J’ai eu le plaisir d’être invité à la session organisée par Zaza Desiderio à son domicile où pour la première fois il y jouait en quartet. Ses compagnons du jour font partie de l’élite lyonnaise : Benoît Convert à la guitare, Romain Cuoq au sax ténor (même si ce dernier s’est expatrié désormais à Paris, mais qui sait… nous ne l’avons peut être pas perdu) et enfin Christophe Lincontang à la contrebasse. Une belle équipe de potes. Zaza avait bien fait les choses et chacun avait reçu à l’avance les sept partitions ou grilles à jouer aujourd’hui.

Le live streaming est prévu pour 19h30. En vrais pros tous se retrouvent dès 16h00 pour la répétition et les balances comme dans un vrai concert. Et je vous assure que ça bosse !

18h45 :  A la pause on boit un coup, ça cause des copains, évidemment on s’échange les infos sur les « vidéos de la mort qui tuent » de telle ou telle star du jazz. Et puis arrive l’heure du début du « Live Stream ». Zaza est attentif et indique qu’ « il ne faut pas faire patienter notre public » … comme en vrai quoi !

19h30 : Hélène qui avait déjà fait tous les réglages de l’iPhone appuie sur le bouton « Vidéo en direct » … et c’est parti en live.

Le concert démarre soft sur un standard archi-connu Skylark, les chorus s’affichent assez vite , le sax, la guitare. Le son de Benoît est un peu étrange, c’est son choix, mais quelle finesse ! Les musiciens se regardent, ils sont ensemble. C’est palpable.

Zaza place ensuite une de ses nouvelles compositions Five Cool Steps.

On découvre ensuite New waltz une superbe composition d’Anthony Jambon, guitariste, le compère de Romain.

Retour aux standards avec You’re my everything un “swing medium” comme nous le présente Zaza. Un prétexte à un magnifique chorus de Benoît Convert.

Unrequited de Brad Mehldau est entamé par un solo de guitare très inspiré qui donnera le ton au reste de l’interprétation de ce morceau bien dense.

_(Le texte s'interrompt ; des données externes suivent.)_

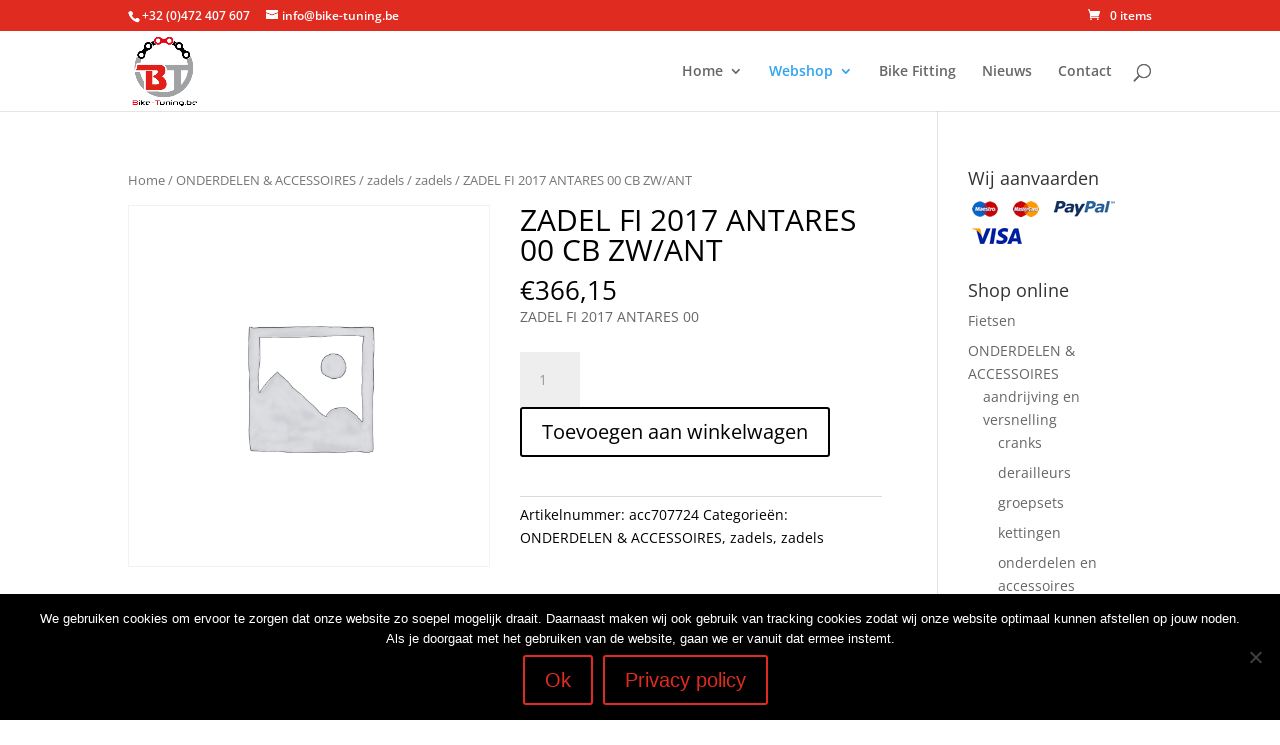

--- FILE ---
content_type: text/css
request_url: https://bike-tuning.be/wp-content/themes/Divi/style.css
body_size: 191
content:
/*!
Theme Name: Divi
Theme URI: http://www.elegantthemes.com/gallery/divi/
Version: 4.19.0
Description: Smart. Flexible. Beautiful. Divi is the most powerful theme in our collection.
Author: Elegant Themes
Author URI: http://www.elegantthemes.com
License: GNU General Public License v2
License URI: http://www.gnu.org/licenses/gpl-2.0.html
*/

Nouveau standard, pas prévu au départ .. mais ils avaient envie de le faire avec I’ll be seing you encore une fois introduit par une improvisation de Benoît.

Étonnant cette capacité d’adaptation des musiciens. Zaza décide d’enquiller sans transition par un solo de batterie pour lancer March of the sad ones une composition très attachante de Gilad Hekselman.

Le concert bien fourni se termine avec un morceau de bravoure pour le saxophoniste, le Promethean de Tony Williams.

Personnellement j’ai été très touché de pouvoir participer en tant que public à cette session. Surtout après plusieurs mois de sevrage de concerts en live. Bien sûr ces quatre musiciens je les connais bien. Mais le fait d’être invité dans un cadre « familial » apporte une dimension supplémentaire, un surplus d’âme à une prestation spontanée et de haut vol, ce que la vidéo du concert transmet bien.